Getty Images and OpenAI strike display deal for ChatGPT search results
Getty will surface licensed images in ChatGPT search results, but photographers still do not know how attribution, edits or training will be handled.

Getty Images has struck a multi-year display agreement with OpenAI that will put Getty’s licensed content into OpenAI search and discovery experiences inside ChatGPT. The June 21 announcement moves one of the photo industry’s biggest licensing libraries directly into the interface where people increasingly look for answers, references and visual context.
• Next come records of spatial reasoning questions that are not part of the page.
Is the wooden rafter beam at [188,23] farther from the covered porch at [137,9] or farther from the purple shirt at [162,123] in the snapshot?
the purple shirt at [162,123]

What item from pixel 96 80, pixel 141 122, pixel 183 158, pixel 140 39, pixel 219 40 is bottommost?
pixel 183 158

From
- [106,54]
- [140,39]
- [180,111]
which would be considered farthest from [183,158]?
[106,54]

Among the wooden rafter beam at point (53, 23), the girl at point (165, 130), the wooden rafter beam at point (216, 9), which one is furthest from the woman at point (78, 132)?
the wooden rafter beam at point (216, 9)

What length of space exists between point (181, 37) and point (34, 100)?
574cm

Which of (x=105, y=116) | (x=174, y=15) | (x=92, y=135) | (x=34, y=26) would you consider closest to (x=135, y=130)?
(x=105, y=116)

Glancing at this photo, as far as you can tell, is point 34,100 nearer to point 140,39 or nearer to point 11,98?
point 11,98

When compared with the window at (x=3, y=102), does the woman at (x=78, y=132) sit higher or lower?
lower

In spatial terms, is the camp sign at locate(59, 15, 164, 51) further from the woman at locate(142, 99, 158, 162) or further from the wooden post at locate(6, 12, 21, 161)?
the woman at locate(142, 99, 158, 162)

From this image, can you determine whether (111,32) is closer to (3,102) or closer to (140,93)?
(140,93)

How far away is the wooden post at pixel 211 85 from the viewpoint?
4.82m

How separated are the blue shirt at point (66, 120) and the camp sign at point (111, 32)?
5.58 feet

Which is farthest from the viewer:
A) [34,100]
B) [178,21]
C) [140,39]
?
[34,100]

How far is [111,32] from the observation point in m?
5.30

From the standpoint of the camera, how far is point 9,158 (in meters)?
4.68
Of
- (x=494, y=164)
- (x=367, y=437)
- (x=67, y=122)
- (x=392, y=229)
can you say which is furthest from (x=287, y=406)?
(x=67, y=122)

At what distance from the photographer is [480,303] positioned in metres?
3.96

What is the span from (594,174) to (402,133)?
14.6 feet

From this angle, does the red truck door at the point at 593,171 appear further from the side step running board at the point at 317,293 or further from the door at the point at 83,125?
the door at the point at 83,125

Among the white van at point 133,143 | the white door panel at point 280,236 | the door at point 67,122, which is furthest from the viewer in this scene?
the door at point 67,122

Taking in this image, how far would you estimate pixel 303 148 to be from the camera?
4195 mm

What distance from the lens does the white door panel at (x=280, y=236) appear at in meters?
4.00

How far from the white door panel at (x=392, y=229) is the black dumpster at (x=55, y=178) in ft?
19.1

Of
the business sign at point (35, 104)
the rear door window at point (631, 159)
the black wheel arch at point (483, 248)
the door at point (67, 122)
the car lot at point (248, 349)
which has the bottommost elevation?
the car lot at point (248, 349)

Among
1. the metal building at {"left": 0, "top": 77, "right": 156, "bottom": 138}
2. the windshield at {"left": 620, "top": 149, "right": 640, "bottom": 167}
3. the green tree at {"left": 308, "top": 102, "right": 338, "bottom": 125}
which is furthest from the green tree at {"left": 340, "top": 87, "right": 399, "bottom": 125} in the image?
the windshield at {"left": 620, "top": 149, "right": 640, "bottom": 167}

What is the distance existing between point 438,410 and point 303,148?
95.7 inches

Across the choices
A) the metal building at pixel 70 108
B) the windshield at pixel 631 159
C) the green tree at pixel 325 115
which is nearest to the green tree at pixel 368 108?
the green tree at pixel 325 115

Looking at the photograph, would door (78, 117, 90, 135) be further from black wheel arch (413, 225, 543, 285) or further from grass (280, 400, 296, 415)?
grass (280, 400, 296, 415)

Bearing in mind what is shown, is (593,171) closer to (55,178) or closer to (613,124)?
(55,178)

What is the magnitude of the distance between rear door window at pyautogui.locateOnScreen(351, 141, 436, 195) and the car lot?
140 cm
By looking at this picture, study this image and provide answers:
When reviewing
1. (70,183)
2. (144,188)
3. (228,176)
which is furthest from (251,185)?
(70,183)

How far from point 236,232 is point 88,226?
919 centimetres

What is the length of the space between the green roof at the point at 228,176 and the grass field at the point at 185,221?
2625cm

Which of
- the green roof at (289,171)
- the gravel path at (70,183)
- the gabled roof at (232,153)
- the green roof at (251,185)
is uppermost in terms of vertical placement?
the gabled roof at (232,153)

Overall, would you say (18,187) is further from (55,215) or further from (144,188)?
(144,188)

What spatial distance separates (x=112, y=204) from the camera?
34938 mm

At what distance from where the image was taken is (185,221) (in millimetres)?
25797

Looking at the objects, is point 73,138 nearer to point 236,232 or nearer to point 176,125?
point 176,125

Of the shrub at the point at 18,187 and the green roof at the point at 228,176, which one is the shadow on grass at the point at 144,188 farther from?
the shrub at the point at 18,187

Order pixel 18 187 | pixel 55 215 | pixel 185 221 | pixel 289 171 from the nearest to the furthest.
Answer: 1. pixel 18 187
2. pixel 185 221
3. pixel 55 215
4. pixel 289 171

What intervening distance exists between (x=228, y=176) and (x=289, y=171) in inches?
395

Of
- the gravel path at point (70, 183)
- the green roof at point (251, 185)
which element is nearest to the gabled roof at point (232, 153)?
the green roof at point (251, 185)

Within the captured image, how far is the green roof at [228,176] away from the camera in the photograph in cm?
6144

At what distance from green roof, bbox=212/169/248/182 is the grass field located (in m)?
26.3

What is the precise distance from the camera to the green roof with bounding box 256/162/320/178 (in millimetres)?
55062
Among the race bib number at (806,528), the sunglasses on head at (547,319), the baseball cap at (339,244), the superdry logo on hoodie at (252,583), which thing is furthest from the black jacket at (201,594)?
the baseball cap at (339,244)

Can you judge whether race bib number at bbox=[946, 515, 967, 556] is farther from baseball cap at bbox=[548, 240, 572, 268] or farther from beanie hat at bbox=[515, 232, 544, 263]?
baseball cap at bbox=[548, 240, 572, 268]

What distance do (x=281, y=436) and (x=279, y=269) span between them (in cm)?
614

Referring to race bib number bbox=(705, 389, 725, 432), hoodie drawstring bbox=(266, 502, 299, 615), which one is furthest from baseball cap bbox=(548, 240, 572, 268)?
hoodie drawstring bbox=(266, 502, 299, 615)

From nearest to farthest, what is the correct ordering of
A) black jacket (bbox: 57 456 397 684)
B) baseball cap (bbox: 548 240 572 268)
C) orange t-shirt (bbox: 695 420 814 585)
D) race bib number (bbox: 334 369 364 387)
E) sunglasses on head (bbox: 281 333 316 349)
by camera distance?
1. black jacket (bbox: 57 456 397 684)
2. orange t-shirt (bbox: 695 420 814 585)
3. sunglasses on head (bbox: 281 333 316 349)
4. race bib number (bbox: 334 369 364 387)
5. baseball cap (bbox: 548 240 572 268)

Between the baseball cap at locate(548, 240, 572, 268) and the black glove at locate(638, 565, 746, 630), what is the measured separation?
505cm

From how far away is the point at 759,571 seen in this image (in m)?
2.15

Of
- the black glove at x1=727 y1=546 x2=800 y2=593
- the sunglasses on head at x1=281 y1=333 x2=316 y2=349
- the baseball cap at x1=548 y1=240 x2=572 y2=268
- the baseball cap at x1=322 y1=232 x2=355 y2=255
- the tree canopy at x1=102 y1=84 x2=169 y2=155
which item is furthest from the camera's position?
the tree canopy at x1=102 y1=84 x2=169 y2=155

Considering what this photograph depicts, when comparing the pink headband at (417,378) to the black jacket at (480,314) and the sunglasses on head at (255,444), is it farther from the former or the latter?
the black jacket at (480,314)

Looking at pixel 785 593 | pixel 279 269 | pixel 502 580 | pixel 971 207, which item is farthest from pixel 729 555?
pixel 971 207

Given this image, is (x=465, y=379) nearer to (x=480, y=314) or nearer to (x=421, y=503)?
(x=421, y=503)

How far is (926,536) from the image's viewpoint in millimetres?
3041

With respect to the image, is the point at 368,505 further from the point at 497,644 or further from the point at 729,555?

For photographers, the scale matters as much as the headline. Getty said in its 2025 results that it works with more than 600,000 content creators and more than 360 content partners, and its annual-report materials describe more than 645 million assets and more than 1,650 employees worldwide. Craig Peters, Getty’s chief executive, framed the deal as a way to make AI search better behaved, saying, “High-quality, licensed visual content makes AI-powered search and discovery more useful and more trustworthy.” That is a clear signal that Getty wants licensed photography, not scraped imagery, to become part of the default AI discovery layer.

The market read the agreement as more than a routine distribution update. Getty Images Holdings, Inc. shares jumped about 104% to $1.23 in one session after the disclosure, and another market account put the premarket move near 200%. That reaction tracks with how unusual the arrangement is: a stock-image company better known for protecting rights than for embracing AI is now helping shape how images appear inside a product used by millions of ChatGPT users.
The deal lands in the middle of Getty’s broader fight over unauthorized AI use. Getty has sued Stability AI over alleged scraping of copyrighted images, and a November 2025 High Court ruling in Getty v. Stability AI was described as the first major UK decision to examine copyright and trademark law in generative AI. Getty also backed the U.S. No Fakes Act in 2026, underscoring that the company is still pressing for limits on deepfakes and likeness misuse even as it opens a commercial lane into OpenAI’s ecosystem.
What Getty did not spell out may matter most to working photographers. The announcement did not say how long the partnership will run, what exact images will appear, whether files can be altered, how attribution will be displayed, or whether OpenAI can use Getty images for model training. That leaves the deal suspended between two readings: a more creator-friendly licensing path into AI search, or simply a new distribution layer with the economics, controls and surface rules still hidden from view.